● **Your objective**
Find "Does the white" in the records that follow; print that line and each subsequent line through the last one, verbatim and with nothing added.

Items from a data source
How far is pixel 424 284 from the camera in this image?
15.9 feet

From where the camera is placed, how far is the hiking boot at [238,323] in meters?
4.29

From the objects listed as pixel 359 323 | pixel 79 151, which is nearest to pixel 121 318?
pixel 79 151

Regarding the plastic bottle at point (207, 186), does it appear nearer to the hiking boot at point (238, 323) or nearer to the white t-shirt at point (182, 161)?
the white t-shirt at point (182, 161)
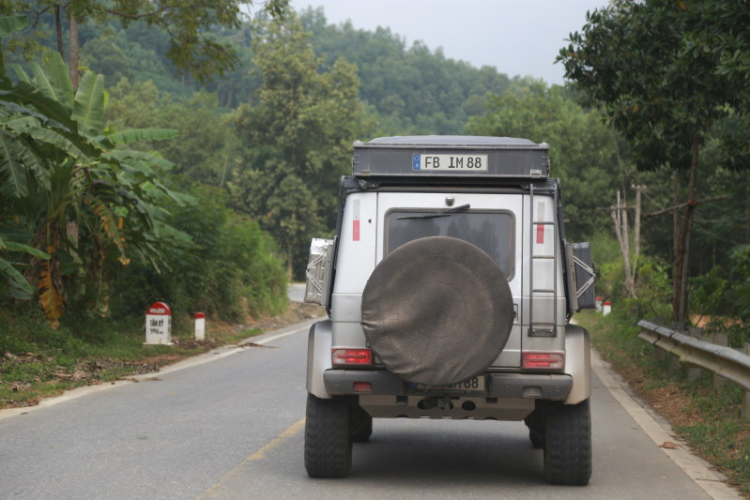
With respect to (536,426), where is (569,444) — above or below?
above

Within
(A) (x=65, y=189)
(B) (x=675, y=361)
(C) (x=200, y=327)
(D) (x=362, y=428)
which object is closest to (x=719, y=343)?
(B) (x=675, y=361)

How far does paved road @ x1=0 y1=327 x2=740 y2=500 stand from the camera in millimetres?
7172

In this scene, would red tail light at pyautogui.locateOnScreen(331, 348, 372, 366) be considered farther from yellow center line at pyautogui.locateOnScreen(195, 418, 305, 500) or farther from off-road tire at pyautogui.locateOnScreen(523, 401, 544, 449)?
off-road tire at pyautogui.locateOnScreen(523, 401, 544, 449)

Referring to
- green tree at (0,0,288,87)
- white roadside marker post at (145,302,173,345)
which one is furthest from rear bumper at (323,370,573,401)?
green tree at (0,0,288,87)

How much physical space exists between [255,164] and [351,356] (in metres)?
62.9

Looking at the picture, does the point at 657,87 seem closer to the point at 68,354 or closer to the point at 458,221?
the point at 458,221

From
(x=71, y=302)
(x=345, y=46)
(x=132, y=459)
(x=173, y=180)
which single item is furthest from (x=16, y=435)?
(x=345, y=46)

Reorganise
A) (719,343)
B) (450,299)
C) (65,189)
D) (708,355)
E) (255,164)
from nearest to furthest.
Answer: (450,299) → (719,343) → (708,355) → (65,189) → (255,164)

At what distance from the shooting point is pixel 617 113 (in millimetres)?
16188

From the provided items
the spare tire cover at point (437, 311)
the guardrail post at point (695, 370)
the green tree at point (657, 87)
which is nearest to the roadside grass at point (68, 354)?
the spare tire cover at point (437, 311)

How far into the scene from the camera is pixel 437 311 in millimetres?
6984

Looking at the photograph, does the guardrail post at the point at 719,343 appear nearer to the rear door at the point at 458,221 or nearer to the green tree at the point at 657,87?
the green tree at the point at 657,87

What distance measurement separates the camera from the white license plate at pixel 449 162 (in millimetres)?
7641

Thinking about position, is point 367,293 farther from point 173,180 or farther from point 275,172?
point 275,172
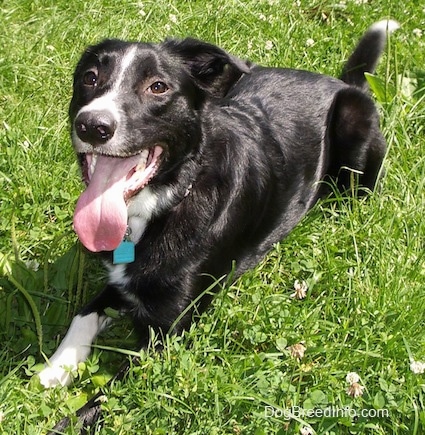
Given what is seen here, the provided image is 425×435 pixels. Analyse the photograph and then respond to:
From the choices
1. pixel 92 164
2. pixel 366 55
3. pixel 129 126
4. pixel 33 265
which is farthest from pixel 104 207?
pixel 366 55

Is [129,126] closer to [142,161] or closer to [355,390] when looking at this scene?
[142,161]

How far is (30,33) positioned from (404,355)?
3607 millimetres

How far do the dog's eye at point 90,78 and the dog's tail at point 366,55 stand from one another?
195 cm

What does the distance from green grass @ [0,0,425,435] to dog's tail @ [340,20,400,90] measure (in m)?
0.17

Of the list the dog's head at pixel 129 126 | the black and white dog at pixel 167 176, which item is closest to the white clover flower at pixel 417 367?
the black and white dog at pixel 167 176

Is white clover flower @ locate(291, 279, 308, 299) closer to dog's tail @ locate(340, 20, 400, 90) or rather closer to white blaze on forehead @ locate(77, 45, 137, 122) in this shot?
white blaze on forehead @ locate(77, 45, 137, 122)

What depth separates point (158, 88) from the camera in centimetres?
279

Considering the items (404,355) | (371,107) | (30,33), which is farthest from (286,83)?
(30,33)

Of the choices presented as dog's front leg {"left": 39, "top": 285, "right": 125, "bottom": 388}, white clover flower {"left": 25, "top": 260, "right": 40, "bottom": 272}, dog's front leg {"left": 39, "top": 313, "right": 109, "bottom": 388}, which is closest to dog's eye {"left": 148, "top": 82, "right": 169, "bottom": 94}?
dog's front leg {"left": 39, "top": 285, "right": 125, "bottom": 388}

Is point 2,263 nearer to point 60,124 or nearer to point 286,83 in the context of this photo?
point 60,124

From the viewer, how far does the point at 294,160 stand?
3629mm

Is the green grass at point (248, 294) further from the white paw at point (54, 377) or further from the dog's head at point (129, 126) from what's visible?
the dog's head at point (129, 126)

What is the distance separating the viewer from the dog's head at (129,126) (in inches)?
105

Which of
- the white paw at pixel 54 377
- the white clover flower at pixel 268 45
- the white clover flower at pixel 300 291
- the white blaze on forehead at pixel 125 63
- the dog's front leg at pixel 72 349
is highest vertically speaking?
the white blaze on forehead at pixel 125 63
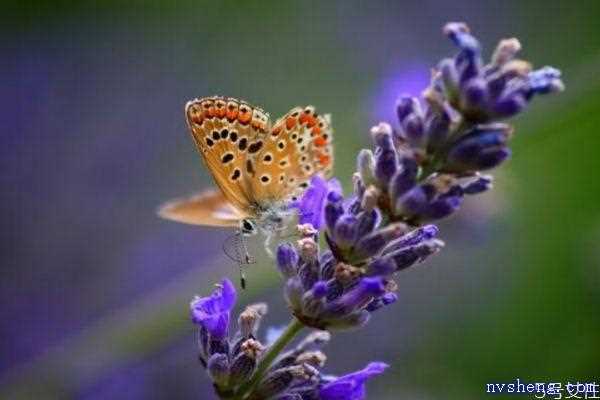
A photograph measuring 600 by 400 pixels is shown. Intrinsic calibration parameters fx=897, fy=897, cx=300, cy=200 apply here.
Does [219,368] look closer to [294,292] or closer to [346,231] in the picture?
[294,292]

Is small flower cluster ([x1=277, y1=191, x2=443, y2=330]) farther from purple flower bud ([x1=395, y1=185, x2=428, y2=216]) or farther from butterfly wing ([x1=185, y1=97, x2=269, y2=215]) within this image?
butterfly wing ([x1=185, y1=97, x2=269, y2=215])

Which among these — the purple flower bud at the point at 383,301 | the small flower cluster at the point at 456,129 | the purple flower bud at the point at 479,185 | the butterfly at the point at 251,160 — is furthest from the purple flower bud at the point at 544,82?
the butterfly at the point at 251,160

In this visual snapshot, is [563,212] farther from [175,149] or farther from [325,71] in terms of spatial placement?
[175,149]

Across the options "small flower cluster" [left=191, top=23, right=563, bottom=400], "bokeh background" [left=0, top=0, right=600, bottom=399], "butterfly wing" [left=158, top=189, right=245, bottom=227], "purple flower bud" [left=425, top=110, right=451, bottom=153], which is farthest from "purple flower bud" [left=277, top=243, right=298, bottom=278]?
"bokeh background" [left=0, top=0, right=600, bottom=399]

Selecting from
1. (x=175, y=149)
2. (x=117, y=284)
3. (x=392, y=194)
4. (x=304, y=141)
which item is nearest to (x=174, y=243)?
(x=117, y=284)

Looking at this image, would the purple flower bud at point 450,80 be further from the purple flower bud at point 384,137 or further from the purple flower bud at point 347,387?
the purple flower bud at point 347,387

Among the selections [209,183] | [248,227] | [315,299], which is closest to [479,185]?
[315,299]
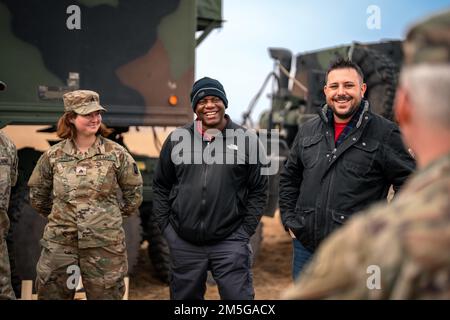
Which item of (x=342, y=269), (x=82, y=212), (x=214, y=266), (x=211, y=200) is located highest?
(x=342, y=269)

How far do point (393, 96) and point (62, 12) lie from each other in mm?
4288

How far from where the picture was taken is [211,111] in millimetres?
3582

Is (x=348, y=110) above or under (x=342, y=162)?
above

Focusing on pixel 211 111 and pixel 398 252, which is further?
pixel 211 111

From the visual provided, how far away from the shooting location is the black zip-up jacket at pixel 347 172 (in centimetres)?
327

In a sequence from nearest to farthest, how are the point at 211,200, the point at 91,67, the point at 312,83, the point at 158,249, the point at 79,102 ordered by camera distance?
the point at 211,200
the point at 79,102
the point at 91,67
the point at 158,249
the point at 312,83

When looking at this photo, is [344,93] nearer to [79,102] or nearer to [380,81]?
[79,102]

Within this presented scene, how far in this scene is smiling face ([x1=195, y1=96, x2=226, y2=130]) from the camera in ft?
11.7

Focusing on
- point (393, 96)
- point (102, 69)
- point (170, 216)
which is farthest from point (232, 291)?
point (393, 96)

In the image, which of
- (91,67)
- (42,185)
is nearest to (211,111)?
(42,185)

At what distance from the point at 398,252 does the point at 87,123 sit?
2815mm

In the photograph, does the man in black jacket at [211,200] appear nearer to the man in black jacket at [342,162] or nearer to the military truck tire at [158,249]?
the man in black jacket at [342,162]

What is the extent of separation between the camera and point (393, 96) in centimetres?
768
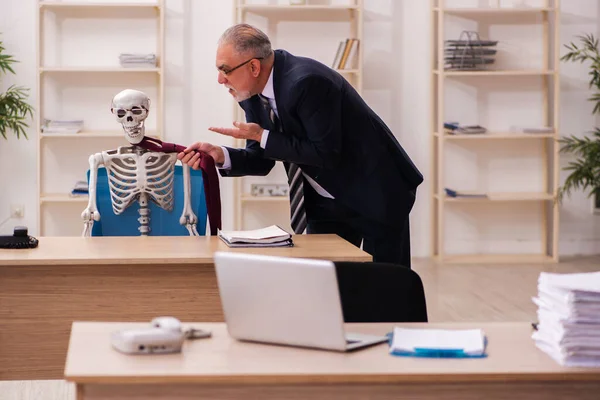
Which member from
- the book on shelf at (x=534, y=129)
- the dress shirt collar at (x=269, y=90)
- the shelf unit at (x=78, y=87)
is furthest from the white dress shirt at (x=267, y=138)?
the book on shelf at (x=534, y=129)

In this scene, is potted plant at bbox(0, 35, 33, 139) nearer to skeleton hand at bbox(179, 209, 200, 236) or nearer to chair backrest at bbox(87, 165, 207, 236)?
chair backrest at bbox(87, 165, 207, 236)

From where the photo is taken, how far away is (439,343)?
2.08m

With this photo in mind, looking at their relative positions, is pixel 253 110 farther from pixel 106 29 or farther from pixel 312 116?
pixel 106 29

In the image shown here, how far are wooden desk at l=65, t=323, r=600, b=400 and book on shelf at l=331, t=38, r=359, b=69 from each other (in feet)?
17.2

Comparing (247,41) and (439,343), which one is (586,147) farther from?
(439,343)

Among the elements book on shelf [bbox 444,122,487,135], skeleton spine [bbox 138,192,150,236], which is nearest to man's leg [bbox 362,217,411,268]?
skeleton spine [bbox 138,192,150,236]

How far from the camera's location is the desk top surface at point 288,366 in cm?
186

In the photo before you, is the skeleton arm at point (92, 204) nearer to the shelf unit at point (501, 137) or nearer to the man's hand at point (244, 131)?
the man's hand at point (244, 131)

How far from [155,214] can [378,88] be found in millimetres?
3626

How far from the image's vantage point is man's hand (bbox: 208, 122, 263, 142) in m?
3.55

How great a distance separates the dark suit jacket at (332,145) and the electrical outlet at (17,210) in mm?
3798

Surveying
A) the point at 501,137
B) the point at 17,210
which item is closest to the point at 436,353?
the point at 501,137

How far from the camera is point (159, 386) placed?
6.09 feet

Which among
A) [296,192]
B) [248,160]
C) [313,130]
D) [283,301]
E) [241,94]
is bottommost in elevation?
[283,301]
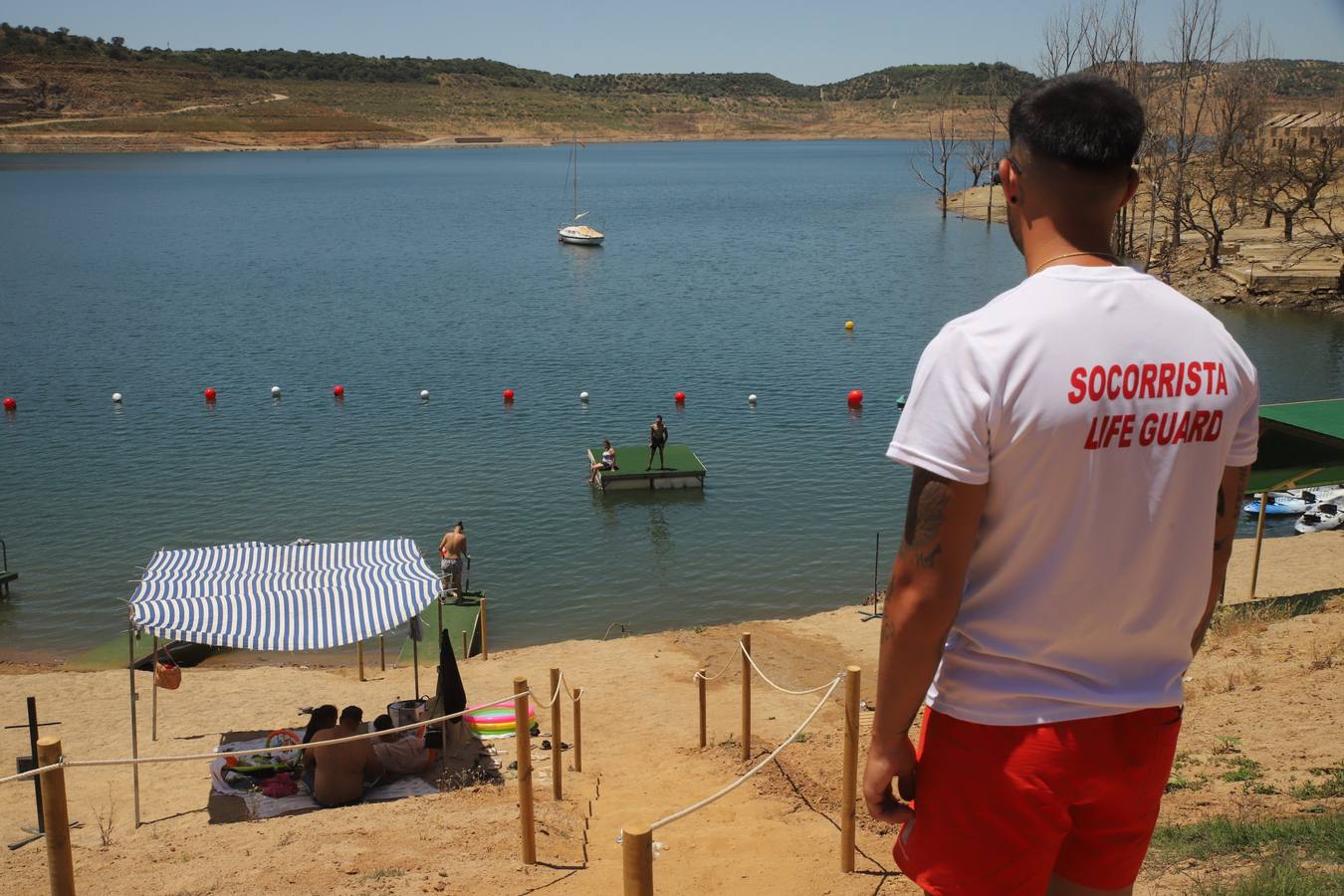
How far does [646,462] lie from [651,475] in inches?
35.1

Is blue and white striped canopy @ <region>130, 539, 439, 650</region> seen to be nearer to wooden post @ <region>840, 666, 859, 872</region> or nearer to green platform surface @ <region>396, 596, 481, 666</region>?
→ green platform surface @ <region>396, 596, 481, 666</region>

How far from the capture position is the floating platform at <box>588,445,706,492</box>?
90.8 feet

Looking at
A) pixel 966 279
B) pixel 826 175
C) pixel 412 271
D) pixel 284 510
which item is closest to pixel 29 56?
pixel 826 175

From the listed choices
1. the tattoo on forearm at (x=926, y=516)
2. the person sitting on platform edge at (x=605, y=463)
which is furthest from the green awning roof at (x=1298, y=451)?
the person sitting on platform edge at (x=605, y=463)

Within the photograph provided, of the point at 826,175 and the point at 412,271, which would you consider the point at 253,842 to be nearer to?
the point at 412,271

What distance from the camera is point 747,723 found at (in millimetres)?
10703

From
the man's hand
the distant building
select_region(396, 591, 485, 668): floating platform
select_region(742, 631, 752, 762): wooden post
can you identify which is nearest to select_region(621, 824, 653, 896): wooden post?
the man's hand

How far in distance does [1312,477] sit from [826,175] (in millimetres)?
145160

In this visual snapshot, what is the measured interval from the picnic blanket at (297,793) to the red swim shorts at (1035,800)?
9.46 metres

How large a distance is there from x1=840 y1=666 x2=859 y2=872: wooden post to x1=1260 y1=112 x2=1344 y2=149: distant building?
60.9 m

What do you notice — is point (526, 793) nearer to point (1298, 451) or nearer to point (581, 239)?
point (1298, 451)

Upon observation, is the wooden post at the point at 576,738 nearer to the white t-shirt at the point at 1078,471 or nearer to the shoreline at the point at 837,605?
the shoreline at the point at 837,605

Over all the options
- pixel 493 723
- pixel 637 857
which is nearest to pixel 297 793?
pixel 493 723

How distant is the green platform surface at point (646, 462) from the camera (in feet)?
91.0
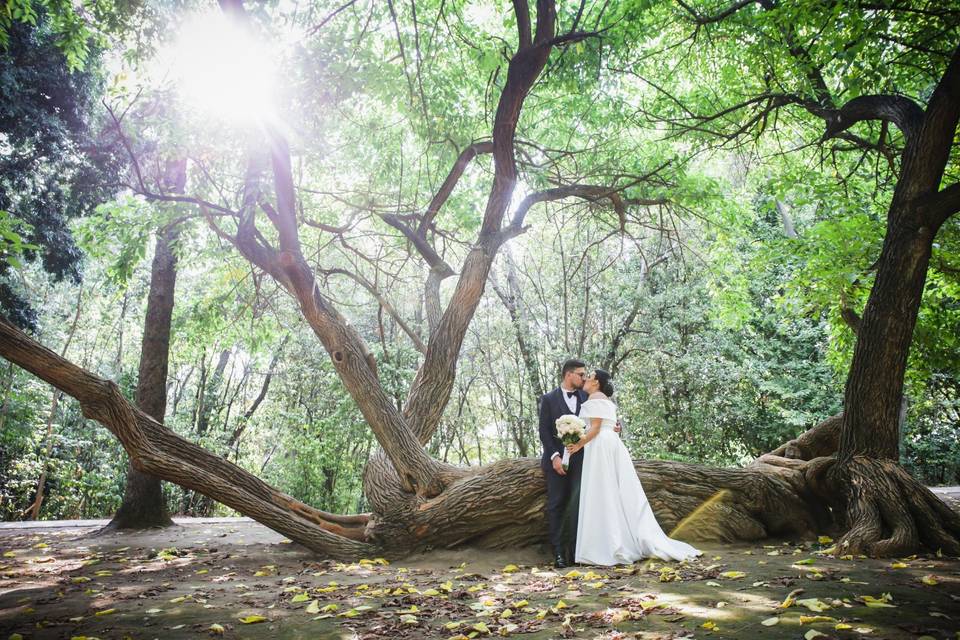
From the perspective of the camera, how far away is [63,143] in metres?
10.9

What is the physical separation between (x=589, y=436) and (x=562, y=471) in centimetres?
44

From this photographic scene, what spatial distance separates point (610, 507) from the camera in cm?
548

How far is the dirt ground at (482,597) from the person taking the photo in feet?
9.98

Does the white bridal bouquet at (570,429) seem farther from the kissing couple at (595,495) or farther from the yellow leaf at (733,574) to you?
the yellow leaf at (733,574)

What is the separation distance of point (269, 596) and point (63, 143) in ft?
34.8

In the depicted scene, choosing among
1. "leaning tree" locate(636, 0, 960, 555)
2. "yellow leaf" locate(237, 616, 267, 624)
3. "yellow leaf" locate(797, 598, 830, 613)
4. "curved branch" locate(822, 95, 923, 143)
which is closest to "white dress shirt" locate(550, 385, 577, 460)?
"leaning tree" locate(636, 0, 960, 555)

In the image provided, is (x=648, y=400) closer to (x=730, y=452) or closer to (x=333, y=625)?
(x=730, y=452)

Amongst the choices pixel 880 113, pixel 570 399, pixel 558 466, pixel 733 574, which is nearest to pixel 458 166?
pixel 570 399

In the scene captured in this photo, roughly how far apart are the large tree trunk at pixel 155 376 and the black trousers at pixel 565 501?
596cm

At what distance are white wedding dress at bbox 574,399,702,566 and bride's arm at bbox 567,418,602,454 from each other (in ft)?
0.18

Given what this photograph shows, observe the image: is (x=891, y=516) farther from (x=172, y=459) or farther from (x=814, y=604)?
(x=172, y=459)

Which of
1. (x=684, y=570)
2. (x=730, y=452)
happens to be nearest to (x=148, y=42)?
(x=684, y=570)

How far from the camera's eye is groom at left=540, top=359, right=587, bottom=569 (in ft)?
18.4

● **Output of the exercise**
Does the white bridal bouquet at (570,429) seem farther from the kissing couple at (595,495) or farther from the yellow leaf at (733,574) to you?
the yellow leaf at (733,574)

What is the separation distance of point (269, 596) and point (63, 143) in ft?
34.8

In the depicted scene, choosing among
1. "leaning tree" locate(636, 0, 960, 555)
2. "yellow leaf" locate(237, 616, 267, 624)
3. "yellow leaf" locate(797, 598, 830, 613)
4. "curved branch" locate(822, 95, 923, 143)
which is closest to "white dress shirt" locate(550, 385, 577, 460)?
"leaning tree" locate(636, 0, 960, 555)

In the image provided, is (x=648, y=400) closer to (x=730, y=452) or closer to (x=333, y=625)?
(x=730, y=452)

Amongst the choices pixel 880 113, pixel 570 399, pixel 558 466, pixel 733 574, which is nearest to pixel 458 166?
pixel 570 399

In the scene captured in this photo, roughly how far apart are the large tree trunk at pixel 155 376 and the black trousers at pixel 565 501?
596cm

At what distance are white wedding dress at bbox 574,399,702,566 and bride's arm at bbox 567,418,602,454 from each other (in ft)?
0.18

Given what this photograph shows, observe the image: is (x=891, y=516) farther from (x=172, y=459) or farther from (x=814, y=604)?
(x=172, y=459)

Which of
1. (x=684, y=570)
2. (x=730, y=452)
happens to be nearest to (x=148, y=42)?
(x=684, y=570)

How far from the camera's eye is groom at left=540, top=359, right=587, bottom=569 (in ft)?
18.4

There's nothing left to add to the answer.